## Given problem 1
Answer these questions from the article on NSA revelations:
(a) What does the article call GCHQ?
(b) What does Boundless Informant let the NSA see?
(c) Which outlet broke the Boundless Informant story, and in what month?

## Given passage
**********

The 5 most obscure NSA revelations
Since Edward Snowden leaked a trove of documents to select media outlets last summer, there have been a flood of revelations about exactly what the United States’s spying arm, the National Security Agency, has been up to. It’s been almost impossible to keep up, so here’s a run down of five things you may not have heard already.
1) Taping fiber-optic cables
In the US debate over government surveillance, one agency has been largely overlooked: GCHQ, Britain’s equivalent to the NSA. GCHQ and the NSA have been very generous in sharing information, which has greatly added to the NSA’s spying capabilities.
In fact, one Guardian article indicated GCHQ can track even more metadata than the US. That’s because the agency figured out a way to tap into fiber-optic cables, which carry internet data such as email, facebook posts, and internet search histories as well as phone calls.
Later articles showed that the NSA has also likely been taping into fiber-optic cables.
2) Tracking which countries get spied on most
In June, The Guardian broke a story about Boundless Informant, a program which allows the NSA to see how much data it is gathering in each country in real time.

**********

Raw records:
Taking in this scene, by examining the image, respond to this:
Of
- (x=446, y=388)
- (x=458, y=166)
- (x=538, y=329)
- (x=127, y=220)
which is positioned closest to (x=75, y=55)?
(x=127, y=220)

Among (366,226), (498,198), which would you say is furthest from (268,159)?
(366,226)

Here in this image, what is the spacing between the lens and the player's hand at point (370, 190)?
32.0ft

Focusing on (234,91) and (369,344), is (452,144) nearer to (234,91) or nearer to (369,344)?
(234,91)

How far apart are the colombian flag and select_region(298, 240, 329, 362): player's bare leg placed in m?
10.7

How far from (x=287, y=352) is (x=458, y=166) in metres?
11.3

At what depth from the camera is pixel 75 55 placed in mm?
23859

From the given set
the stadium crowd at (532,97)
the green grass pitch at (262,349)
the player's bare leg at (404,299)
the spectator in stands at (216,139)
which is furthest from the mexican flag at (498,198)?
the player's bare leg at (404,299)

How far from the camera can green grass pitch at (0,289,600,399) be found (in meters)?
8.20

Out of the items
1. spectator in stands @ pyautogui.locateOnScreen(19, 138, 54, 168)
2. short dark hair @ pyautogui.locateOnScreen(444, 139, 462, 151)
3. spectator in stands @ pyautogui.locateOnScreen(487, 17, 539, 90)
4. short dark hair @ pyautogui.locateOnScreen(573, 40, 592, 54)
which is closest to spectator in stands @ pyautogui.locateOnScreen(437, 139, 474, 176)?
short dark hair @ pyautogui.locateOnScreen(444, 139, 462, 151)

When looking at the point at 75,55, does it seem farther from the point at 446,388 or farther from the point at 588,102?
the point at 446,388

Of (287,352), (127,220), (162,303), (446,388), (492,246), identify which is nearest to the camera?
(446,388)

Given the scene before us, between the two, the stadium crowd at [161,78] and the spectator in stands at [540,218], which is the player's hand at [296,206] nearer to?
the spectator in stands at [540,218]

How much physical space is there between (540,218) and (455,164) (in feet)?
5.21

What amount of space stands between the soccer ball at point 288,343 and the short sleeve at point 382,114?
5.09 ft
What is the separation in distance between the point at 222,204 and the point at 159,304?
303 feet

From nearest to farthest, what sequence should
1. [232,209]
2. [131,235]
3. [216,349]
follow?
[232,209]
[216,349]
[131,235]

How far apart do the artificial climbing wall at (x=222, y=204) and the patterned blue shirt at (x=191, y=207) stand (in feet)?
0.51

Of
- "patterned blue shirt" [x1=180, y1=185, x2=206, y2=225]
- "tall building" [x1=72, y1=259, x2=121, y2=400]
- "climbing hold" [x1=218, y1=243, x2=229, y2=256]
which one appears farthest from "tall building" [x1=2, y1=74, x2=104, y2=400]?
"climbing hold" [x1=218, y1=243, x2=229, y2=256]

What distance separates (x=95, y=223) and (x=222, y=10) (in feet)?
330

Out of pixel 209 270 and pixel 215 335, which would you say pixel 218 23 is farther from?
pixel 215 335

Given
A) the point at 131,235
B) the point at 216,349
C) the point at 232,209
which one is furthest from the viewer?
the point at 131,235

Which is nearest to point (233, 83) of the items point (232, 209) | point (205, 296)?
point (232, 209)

**********

## Given problem 2
Which lines of the records contain the word "would"? Pull out each one, treating case as significant.

## Response 1
(a) Britain's equivalent to the NSA.
(b) How much data it is gathering in each country in real time.
(c) The Guardian, in June.

## Response 2
Among (366,226), (498,198), which would you say is furthest from (268,159)?
Out of pixel 209 270 and pixel 215 335, which would you say pixel 218 23 is farther from?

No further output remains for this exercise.